Information shown Start Marker

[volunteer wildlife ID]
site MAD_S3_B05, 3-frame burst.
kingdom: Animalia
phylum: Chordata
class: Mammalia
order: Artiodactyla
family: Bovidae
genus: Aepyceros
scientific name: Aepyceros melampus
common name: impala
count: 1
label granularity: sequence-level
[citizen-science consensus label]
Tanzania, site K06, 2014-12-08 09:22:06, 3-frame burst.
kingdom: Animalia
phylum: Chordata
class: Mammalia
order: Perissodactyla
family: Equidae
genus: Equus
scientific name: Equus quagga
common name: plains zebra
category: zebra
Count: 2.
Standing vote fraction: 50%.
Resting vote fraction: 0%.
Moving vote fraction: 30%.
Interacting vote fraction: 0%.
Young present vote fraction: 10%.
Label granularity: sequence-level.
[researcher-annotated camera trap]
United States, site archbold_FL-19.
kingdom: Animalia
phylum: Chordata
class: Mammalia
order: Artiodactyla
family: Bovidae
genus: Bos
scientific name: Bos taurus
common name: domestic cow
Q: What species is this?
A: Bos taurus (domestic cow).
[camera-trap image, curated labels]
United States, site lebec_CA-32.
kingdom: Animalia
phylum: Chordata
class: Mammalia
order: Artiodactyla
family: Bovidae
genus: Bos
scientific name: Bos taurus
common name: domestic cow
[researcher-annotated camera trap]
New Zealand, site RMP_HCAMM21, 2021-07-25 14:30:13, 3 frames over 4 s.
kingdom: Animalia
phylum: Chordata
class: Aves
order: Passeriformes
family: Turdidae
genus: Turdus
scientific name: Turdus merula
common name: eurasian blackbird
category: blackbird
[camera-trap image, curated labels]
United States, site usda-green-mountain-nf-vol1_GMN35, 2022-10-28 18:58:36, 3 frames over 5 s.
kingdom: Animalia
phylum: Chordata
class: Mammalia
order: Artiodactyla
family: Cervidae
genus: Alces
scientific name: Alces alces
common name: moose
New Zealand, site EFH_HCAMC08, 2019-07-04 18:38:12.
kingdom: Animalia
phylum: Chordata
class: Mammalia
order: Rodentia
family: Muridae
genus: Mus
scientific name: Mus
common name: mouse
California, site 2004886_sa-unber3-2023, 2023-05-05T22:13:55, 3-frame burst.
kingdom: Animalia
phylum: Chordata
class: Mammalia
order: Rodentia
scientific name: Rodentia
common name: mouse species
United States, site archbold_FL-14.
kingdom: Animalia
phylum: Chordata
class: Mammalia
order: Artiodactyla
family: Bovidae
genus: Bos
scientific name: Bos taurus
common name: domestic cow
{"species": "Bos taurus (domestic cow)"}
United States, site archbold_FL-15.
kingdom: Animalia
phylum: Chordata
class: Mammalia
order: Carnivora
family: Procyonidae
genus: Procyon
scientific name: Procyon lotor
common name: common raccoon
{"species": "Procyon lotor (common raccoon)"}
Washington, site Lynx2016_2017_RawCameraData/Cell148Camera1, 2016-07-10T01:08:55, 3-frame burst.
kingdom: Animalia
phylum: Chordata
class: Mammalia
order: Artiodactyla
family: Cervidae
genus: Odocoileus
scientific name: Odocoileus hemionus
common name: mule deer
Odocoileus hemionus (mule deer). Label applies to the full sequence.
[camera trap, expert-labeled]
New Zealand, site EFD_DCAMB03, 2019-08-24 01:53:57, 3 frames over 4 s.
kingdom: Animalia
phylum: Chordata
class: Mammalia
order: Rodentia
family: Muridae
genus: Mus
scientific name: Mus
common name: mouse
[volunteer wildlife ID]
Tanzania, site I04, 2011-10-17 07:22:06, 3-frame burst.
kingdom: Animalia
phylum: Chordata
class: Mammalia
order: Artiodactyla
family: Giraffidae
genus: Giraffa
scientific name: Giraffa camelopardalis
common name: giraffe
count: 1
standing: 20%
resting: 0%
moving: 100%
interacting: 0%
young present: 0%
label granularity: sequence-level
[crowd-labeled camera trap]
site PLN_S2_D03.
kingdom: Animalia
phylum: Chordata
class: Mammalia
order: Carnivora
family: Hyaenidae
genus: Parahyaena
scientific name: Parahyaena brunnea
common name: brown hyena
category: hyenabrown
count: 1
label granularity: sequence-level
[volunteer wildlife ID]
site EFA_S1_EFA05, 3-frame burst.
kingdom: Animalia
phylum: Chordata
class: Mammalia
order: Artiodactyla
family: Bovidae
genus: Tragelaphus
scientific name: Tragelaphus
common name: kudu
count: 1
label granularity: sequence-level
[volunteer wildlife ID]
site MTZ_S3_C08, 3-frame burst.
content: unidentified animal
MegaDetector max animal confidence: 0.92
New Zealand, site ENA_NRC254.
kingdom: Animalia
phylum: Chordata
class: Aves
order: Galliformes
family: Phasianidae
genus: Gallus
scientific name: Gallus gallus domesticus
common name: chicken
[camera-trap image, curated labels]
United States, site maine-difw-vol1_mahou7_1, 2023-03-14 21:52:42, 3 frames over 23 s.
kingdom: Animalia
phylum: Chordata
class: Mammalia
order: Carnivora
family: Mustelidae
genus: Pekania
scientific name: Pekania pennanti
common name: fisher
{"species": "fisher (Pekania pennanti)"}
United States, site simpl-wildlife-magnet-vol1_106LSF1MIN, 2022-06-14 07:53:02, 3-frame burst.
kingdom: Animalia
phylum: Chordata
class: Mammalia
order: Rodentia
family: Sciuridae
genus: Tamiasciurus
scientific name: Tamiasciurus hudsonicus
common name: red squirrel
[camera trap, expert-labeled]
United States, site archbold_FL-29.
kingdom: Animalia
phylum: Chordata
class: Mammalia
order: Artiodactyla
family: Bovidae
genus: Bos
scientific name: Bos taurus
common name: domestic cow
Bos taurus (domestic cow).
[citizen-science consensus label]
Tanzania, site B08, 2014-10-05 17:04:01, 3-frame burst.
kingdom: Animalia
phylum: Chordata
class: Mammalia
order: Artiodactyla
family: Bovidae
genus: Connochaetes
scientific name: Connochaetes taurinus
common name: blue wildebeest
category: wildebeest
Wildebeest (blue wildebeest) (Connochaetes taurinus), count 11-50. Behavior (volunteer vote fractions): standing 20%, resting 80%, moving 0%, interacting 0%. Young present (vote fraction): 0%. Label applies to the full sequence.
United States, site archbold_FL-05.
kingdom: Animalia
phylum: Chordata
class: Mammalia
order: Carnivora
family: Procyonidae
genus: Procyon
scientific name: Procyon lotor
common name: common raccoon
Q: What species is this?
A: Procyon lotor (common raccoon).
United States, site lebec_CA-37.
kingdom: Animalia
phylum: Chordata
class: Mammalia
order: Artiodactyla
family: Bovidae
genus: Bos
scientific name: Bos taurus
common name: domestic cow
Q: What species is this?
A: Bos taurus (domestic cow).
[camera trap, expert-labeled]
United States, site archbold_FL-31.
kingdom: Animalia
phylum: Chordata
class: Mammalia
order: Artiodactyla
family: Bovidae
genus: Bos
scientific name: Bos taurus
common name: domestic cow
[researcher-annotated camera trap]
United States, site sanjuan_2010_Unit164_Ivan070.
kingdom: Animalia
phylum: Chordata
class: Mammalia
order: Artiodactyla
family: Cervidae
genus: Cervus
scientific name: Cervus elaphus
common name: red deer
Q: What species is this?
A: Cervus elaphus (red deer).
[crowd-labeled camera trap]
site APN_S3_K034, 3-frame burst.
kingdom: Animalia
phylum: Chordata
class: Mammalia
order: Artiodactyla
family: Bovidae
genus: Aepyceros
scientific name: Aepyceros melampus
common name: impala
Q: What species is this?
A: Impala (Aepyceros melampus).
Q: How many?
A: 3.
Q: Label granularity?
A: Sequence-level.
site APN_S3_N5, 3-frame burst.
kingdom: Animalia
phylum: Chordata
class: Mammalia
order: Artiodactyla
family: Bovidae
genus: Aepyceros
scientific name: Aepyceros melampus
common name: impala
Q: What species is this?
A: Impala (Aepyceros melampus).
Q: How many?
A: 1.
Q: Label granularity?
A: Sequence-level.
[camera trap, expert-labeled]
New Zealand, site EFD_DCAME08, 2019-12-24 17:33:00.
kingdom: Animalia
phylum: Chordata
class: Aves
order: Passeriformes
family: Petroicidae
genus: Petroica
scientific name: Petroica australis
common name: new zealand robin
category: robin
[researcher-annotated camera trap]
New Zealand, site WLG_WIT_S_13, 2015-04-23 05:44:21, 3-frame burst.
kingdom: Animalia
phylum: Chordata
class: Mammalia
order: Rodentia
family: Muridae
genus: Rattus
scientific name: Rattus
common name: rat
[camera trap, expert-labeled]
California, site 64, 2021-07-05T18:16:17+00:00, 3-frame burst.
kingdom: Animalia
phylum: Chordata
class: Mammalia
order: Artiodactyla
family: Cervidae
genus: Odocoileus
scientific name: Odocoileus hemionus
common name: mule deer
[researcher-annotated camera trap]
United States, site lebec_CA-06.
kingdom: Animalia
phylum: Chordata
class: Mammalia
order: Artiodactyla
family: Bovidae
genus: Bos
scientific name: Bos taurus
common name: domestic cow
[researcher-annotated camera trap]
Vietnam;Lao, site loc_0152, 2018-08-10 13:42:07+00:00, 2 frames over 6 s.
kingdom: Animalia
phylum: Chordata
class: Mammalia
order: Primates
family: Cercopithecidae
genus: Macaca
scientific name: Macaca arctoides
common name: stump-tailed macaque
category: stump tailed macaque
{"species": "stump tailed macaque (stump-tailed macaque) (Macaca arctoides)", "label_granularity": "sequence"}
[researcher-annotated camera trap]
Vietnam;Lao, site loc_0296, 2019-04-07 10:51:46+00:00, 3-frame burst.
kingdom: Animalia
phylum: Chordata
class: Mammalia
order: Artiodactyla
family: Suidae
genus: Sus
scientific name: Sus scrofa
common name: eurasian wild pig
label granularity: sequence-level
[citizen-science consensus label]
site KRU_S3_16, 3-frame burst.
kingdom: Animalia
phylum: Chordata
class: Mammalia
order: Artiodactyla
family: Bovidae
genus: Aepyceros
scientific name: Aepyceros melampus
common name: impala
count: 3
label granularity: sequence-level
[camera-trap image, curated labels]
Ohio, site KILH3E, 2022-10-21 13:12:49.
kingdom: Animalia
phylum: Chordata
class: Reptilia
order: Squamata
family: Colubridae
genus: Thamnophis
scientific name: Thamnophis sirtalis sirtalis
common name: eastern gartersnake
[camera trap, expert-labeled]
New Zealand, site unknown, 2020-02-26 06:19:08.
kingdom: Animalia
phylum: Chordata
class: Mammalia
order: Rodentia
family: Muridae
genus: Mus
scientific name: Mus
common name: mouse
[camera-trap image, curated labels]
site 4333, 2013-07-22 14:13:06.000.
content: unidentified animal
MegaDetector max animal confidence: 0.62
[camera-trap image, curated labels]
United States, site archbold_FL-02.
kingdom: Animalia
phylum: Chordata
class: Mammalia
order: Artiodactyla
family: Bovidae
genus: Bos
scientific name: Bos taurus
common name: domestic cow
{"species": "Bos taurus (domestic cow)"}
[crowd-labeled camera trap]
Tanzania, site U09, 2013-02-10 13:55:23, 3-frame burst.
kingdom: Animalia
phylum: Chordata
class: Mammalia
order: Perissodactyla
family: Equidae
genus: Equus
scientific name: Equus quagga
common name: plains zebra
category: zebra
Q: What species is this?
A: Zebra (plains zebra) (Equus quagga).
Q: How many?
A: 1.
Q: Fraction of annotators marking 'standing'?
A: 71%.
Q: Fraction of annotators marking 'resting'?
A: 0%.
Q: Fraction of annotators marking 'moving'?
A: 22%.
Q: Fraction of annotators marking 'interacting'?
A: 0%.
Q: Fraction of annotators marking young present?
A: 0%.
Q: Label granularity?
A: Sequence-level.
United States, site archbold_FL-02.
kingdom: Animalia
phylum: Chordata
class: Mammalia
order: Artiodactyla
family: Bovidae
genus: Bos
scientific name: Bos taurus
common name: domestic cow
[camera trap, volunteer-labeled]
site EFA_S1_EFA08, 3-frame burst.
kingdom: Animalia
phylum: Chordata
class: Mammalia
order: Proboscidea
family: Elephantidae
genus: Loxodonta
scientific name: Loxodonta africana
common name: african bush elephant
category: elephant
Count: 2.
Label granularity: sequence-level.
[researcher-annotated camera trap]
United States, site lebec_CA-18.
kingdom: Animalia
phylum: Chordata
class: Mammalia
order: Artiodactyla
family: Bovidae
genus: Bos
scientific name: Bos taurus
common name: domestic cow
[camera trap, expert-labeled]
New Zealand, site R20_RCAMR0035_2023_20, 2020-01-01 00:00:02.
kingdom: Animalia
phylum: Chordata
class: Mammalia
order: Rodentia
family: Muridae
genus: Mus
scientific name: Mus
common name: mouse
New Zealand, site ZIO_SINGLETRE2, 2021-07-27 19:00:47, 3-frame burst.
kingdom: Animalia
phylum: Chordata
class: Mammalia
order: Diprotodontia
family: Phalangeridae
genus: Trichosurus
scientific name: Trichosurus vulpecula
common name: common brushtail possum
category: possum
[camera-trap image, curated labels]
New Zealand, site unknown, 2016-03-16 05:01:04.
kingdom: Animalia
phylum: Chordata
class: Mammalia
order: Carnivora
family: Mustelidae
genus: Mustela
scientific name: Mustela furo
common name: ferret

Information shown End Marker

Determine the number of lines in the records that include the string "confidence", and respond with that number only.

- **Output of the task**: 2